# GIVEN REQUEST
Copy the lines that follow, keeping every character the same.

# MATERIAL PROVIDED
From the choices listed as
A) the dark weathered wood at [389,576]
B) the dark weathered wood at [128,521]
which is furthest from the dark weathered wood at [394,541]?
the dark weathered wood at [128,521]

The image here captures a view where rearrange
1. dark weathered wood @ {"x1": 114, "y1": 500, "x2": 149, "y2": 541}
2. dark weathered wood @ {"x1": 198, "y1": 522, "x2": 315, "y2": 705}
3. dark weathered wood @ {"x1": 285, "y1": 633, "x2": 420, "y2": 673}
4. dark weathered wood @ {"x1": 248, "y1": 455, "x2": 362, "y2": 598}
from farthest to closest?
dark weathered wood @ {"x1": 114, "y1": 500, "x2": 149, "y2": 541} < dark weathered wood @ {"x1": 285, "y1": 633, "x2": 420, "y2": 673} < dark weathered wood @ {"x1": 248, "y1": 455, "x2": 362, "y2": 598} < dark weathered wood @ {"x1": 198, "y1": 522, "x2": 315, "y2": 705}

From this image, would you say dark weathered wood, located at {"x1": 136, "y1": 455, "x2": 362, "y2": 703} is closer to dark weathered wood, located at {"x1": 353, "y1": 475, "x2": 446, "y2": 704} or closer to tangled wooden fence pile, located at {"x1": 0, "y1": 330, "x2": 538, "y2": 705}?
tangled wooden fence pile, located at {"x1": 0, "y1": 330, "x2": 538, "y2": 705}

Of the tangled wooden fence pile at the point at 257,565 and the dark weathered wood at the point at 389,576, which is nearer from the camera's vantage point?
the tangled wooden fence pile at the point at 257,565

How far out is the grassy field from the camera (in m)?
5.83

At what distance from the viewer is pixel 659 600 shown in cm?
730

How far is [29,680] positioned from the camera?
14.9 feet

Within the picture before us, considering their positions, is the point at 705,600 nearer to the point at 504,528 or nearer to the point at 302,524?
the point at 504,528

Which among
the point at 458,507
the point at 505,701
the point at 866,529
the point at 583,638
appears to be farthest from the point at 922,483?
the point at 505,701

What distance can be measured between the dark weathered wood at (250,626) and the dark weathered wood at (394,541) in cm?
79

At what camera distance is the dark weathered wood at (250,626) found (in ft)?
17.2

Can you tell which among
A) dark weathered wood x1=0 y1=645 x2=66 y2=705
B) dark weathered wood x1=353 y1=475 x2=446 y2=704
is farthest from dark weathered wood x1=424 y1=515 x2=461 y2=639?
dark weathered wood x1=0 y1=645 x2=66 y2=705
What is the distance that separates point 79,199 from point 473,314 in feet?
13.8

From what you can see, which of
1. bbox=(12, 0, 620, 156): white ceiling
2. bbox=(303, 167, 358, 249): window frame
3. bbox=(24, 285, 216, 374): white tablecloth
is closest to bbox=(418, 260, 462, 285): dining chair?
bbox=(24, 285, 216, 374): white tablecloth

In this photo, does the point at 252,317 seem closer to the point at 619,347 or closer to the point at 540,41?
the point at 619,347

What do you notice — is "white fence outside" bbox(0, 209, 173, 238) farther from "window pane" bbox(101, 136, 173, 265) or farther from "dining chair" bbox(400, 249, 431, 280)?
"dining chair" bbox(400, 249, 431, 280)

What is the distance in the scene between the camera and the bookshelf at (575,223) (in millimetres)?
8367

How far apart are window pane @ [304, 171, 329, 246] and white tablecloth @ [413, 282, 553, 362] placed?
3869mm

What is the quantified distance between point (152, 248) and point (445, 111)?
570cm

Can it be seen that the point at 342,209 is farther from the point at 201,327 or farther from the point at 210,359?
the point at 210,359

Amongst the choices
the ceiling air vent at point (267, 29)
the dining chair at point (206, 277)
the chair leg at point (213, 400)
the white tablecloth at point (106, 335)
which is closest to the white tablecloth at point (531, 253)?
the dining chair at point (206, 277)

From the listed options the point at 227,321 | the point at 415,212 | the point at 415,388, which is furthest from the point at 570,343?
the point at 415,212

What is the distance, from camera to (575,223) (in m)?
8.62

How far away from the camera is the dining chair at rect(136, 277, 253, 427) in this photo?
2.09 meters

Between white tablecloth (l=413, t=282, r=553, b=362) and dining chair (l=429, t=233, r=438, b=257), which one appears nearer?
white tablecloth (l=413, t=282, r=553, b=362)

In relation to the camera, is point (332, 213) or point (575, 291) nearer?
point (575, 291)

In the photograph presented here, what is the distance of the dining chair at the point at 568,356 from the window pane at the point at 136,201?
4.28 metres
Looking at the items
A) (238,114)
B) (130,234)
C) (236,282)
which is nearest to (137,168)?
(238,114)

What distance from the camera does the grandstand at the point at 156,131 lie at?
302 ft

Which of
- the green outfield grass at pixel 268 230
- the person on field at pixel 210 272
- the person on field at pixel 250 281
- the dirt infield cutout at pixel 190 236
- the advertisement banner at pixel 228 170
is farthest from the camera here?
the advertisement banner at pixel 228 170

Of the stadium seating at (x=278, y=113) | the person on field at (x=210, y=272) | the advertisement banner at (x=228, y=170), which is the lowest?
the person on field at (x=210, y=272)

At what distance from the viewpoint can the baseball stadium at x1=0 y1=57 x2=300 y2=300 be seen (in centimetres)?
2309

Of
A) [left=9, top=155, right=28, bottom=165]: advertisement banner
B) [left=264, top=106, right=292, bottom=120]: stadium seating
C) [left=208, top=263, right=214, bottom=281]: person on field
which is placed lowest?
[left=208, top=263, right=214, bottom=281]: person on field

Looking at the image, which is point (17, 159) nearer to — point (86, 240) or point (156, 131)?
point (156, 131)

# WORKED SOLUTION
From the choices listed as
A) the dark weathered wood at [389,576]
B) the dark weathered wood at [128,521]
which is furthest from the dark weathered wood at [394,541]?
the dark weathered wood at [128,521]

The image here captures a view where rearrange
1. dark weathered wood @ {"x1": 114, "y1": 500, "x2": 149, "y2": 541}
2. dark weathered wood @ {"x1": 198, "y1": 522, "x2": 315, "y2": 705}
3. dark weathered wood @ {"x1": 285, "y1": 633, "x2": 420, "y2": 673}
4. dark weathered wood @ {"x1": 248, "y1": 455, "x2": 362, "y2": 598}
from farthest to closest?
dark weathered wood @ {"x1": 114, "y1": 500, "x2": 149, "y2": 541} < dark weathered wood @ {"x1": 285, "y1": 633, "x2": 420, "y2": 673} < dark weathered wood @ {"x1": 248, "y1": 455, "x2": 362, "y2": 598} < dark weathered wood @ {"x1": 198, "y1": 522, "x2": 315, "y2": 705}

From this image, would you say dark weathered wood, located at {"x1": 136, "y1": 455, "x2": 362, "y2": 703} is closer to dark weathered wood, located at {"x1": 353, "y1": 475, "x2": 446, "y2": 704} or closer to tangled wooden fence pile, located at {"x1": 0, "y1": 330, "x2": 538, "y2": 705}?
tangled wooden fence pile, located at {"x1": 0, "y1": 330, "x2": 538, "y2": 705}

Of the tangled wooden fence pile at the point at 257,565 and the dark weathered wood at the point at 389,576, which is nearer from the camera's vantage point?
the tangled wooden fence pile at the point at 257,565

How far out is the grassy field from the camera (in m)?
5.83

At what distance from the viewer is pixel 659 600 shown in cm?
730

How far is [29,680] positioned from the camera?
14.9 feet

Within the picture before us, considering their positions, is the point at 705,600 nearer to the point at 504,528 or nearer to the point at 302,524?
the point at 504,528

Which among
the point at 458,507
the point at 505,701
the point at 866,529
the point at 583,638
appears to be farthest from the point at 922,483?
the point at 505,701

What distance can be measured between the dark weathered wood at (250,626) and the dark weathered wood at (394,541) in cm?
79

At what camera distance is the dark weathered wood at (250,626) found (in ft)?
17.2

Can you tell which among
A) dark weathered wood x1=0 y1=645 x2=66 y2=705
B) dark weathered wood x1=353 y1=475 x2=446 y2=704
is farthest from dark weathered wood x1=424 y1=515 x2=461 y2=639?
dark weathered wood x1=0 y1=645 x2=66 y2=705
What is the distance that separates point 79,199 from point 473,314 in feet?
13.8

From what you can see, which of
1. bbox=(12, 0, 620, 156): white ceiling
2. bbox=(303, 167, 358, 249): window frame
3. bbox=(24, 285, 216, 374): white tablecloth
is closest to bbox=(418, 260, 462, 285): dining chair?
bbox=(24, 285, 216, 374): white tablecloth

In this photo, does the point at 252,317 seem closer to the point at 619,347 or closer to the point at 540,41?
the point at 619,347

What do you notice — is "white fence outside" bbox(0, 209, 173, 238) farther from "window pane" bbox(101, 136, 173, 265) or farther from "dining chair" bbox(400, 249, 431, 280)?
"dining chair" bbox(400, 249, 431, 280)

What is the distance in the scene between the camera and the bookshelf at (575,223) (in millimetres)?
8367

How far apart are window pane @ [304, 171, 329, 246] and white tablecloth @ [413, 282, 553, 362] placed?
3869mm

What is the quantified distance between point (152, 248) and point (445, 111)?
570cm

Can it be seen that the point at 342,209 is farther from the point at 201,327 or farther from the point at 210,359?
the point at 210,359

Amongst the choices
the ceiling air vent at point (267, 29)
the dining chair at point (206, 277)
the chair leg at point (213, 400)
the white tablecloth at point (106, 335)
which is closest to the white tablecloth at point (531, 253)?
the dining chair at point (206, 277)

From the listed options the point at 227,321 | the point at 415,212 | the point at 415,388, which is furthest from the point at 570,343?
the point at 415,212

What is the distance, from camera to (575,223) (in m)?
8.62

How far away from the camera is the dining chair at rect(136, 277, 253, 427) in this photo?
2.09 meters

Between white tablecloth (l=413, t=282, r=553, b=362) and dining chair (l=429, t=233, r=438, b=257), which one appears nearer?
white tablecloth (l=413, t=282, r=553, b=362)

In relation to the camera, is point (332, 213) or point (575, 291) nearer?
point (575, 291)

In the photograph presented here, what is the distance of the dining chair at the point at 568,356 from the window pane at the point at 136,201?
4.28 metres
Looking at the items
A) (238,114)
B) (130,234)
C) (236,282)
which is nearest to (137,168)?
(238,114)

What distance from the camera does the grandstand at the point at 156,131 lie at?
302 ft

Which of
- the green outfield grass at pixel 268 230
- the person on field at pixel 210 272
- the person on field at pixel 250 281
- the dirt infield cutout at pixel 190 236
- the advertisement banner at pixel 228 170
is farthest from the camera here?
the advertisement banner at pixel 228 170

Of the stadium seating at (x=278, y=113) | the person on field at (x=210, y=272) | the advertisement banner at (x=228, y=170), which is the lowest?
the person on field at (x=210, y=272)

At what distance from the viewpoint can the baseball stadium at x1=0 y1=57 x2=300 y2=300 be seen (in centimetres)?
2309

Of
A) [left=9, top=155, right=28, bottom=165]: advertisement banner
B) [left=264, top=106, right=292, bottom=120]: stadium seating
C) [left=208, top=263, right=214, bottom=281]: person on field
which is placed lowest?
[left=208, top=263, right=214, bottom=281]: person on field

Looking at the image, which is point (17, 159) nearer to — point (86, 240) or point (156, 131)?
point (156, 131)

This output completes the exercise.